Others fear legalizing same-sex marriage encourages people who would otherwise be heterosexual to adopt a homosexual identity or “lifestyle”. Yet research documents that most gay men and many or most lesbians do not feel they had a choice in their sexual orientation. Further, sexual orientation is highly resistant to change. 4

Another argument is that legalizing same-sex marriage would undermine the stability and functioning of society. The executive board of the American Anthropological Association published the following Statement in 2004: "The results of more than a century of anthropological research on households, kinship relationships, and families, across cultures and through time, provide no support whatsoever for the view that either civilization or viable social order depend upon marriage as an exclusively heterosexual institution. Rather, anthropological research supports the conclusion that a vast array of family types, including families built on same-sex partnerships, can contribute to stable and humane societies.” 5

OUR CONCLUSION The League of Women Voters believes there is ample legal precedent for same-sex marriage. We strongly reject any notion that same-sex marriages place children in the family at higher risk than heterosexual marriages. We believe that economic research has documented that marriage equality will have economic benefits to Hawai’i, with State of Hawaii and City and County of Honolulu general excise tax revenue projected to grow by $10.2 million over the 2014-2016 period.6 The number of weddings, honeymoons, and anniversary celebrations would grow, increasing employment and tax revenue. Hawaii could also avoid modifying its tax code or public infrastructure to accommodate same-sex couples who owe taxes to Hawai’i but have already married in one of 14 other states that permit such marriage.
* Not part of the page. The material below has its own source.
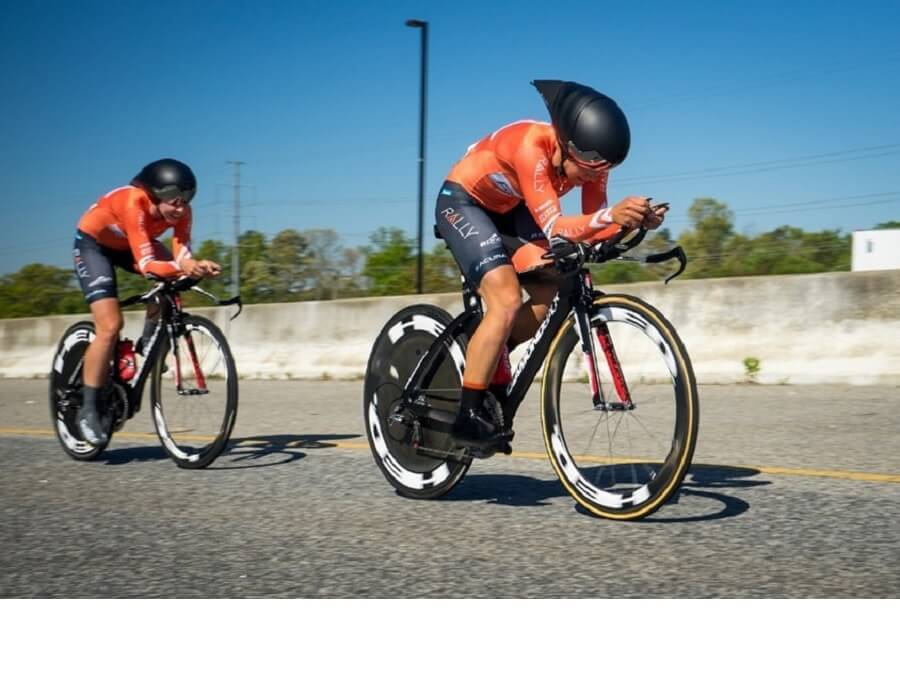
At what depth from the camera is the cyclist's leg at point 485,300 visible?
508 centimetres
We hope the legislature will now have the political will to reject misplaced religious arguments in favor of protecting the civil rights of gay couples. Hawaii voters expect no less, having passed a Constitutional Amendment in the 1998 election, enabling the legislature to pass this bill: “The legislature shall have the power to reserve marriage to opposite-sex couples” HAW. CONST. ARTICLE I, SECTION 23. The League of Women Voters of Hawaii urges you to thoughtfully consider our reasoning and evidence, and to enact marriage equality.
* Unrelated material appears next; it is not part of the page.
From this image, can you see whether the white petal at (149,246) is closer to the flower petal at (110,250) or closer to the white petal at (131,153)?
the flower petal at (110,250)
1 www2.law.columbia.edu/faculty_franke/Gay_Marriage/Romer%20edited.pdf, accessed 9/22/13.
2 cdn.ca9.uscourts.gov/datastore/general/2010/10/27/amicus29.pdf, accessed 9/22/13.
3 cdn.ca9.uscourts.gov/datastore/general/2010/10/27/amicus29.pdf, accessed 9/22/13.
4 www.theage.com.au/victoria/tick-for-samesex-families-20130605-2npxf.html#ixzz2faBoHsrB, 6/5/2013.
5 www.aaanet.org/issues/policy-advocacy/Statement-on-Marriage-and-the-family.cfm; accessed 9/22/13).
6 Sumner LaCroix and Lauren Gabriel, “The Impact of Marriage Equality on Hawaii’s Economy and Government: An Update after the U.S. Supreme Court’s Same-Sex Marriage Decisions,” Research Paper from the Economic and Research Organization at the University of Hawaii, July 25, 2013.